Single by Gian Marco

from the album A Tiempo
- Released: March 23, 2002
- Genre: Latin Pop
- Length: 4:13
- Label: Sony Music Latin, Crescent Moon Records
- Songwriter: Gian Marco Zignago;
- Producer: Emilio Estefan

Gian Marco singles chronology
| "El Ultimo Adios (The Last Goodbye)" (2001) | "Se Me Olvidó" (2002) | "Te Mentiría" (2003) |

Music video
- "Se Me Olvidó" on YouTube

= Se Me Olvidó =

Se Me Olvidó (English: "I Forgot") is a song by Peruvian singer-songwriter Gian Marco released by Sony Music Latin and Crescent Moon Records in early 2002 as the lead single of his sixth studio album A Tiempo. It was his first single to be released Internationally.

==Release and reception==
The song was released in early 2002 on mainstream radio and CD single. The song is a pop ballad that starts off slow and then the beat goes up in the chorus. It is defined as a song to help you forget about your ex and get over a heartbreak. Since its release it has become a major hit in Gian Marco's career and it's considered one of his signature songs. A dance version and a salsa version of the song were also included in the album. Due to the success of the song and the album, Billboard named Gian Marco one of the Hot Newcomers To Watch.

• [Exercise task 1]: According to the passage on "Se Me Olvidó," what did Billboard name Gian Marco after the success of the song and the album?
• [Exercise task 2]: Reproduce the passage on "Se Me Olvidó" word for word from "Gian Marco singles" to "be released Internationally.".

• [Excerpted records]:
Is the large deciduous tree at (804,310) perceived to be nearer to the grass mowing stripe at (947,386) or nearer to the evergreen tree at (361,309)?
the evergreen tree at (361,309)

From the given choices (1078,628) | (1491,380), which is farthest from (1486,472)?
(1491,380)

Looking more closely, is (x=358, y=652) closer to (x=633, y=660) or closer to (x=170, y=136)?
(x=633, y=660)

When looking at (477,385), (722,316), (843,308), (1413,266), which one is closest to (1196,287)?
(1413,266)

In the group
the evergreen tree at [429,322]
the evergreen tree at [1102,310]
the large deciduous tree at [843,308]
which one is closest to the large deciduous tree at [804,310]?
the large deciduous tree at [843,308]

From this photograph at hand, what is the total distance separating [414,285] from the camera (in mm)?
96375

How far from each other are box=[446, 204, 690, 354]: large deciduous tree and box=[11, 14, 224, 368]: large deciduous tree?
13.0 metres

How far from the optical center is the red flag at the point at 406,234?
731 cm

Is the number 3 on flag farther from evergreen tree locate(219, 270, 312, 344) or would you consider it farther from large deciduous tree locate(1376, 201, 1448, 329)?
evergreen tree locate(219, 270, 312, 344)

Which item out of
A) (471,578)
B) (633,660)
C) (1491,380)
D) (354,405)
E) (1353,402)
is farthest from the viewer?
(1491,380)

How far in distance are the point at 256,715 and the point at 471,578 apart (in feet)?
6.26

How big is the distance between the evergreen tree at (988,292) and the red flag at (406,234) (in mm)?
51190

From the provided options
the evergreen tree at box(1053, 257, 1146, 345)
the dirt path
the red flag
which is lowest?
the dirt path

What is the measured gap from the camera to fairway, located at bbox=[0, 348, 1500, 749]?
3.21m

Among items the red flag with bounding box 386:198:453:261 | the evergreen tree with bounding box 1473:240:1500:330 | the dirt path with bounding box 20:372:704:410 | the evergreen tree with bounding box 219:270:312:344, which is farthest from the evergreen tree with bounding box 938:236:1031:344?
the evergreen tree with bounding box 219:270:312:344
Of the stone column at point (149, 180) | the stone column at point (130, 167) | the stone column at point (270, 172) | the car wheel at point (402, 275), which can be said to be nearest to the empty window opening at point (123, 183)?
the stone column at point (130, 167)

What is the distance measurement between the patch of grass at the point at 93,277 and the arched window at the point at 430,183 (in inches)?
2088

• [Response 1]: One of the Hot Newcomers To Watch.

• [Response 2]:
Gian Marco singles chronology
| "El Ultimo Adios (The Last Goodbye)" (2001) | "Se Me Olvidó" (2002) | "Te Mentiría" (2003) |

Music video
- "Se Me Olvidó" on YouTube

= Se Me Olvidó =

Se Me Olvidó (English: "I Forgot") is a song by Peruvian singer-songwriter Gian Marco released by Sony Music Latin and Crescent Moon Records in early 2002 as the lead single of his sixth studio album A Tiempo. It was his first single to be released Internationally.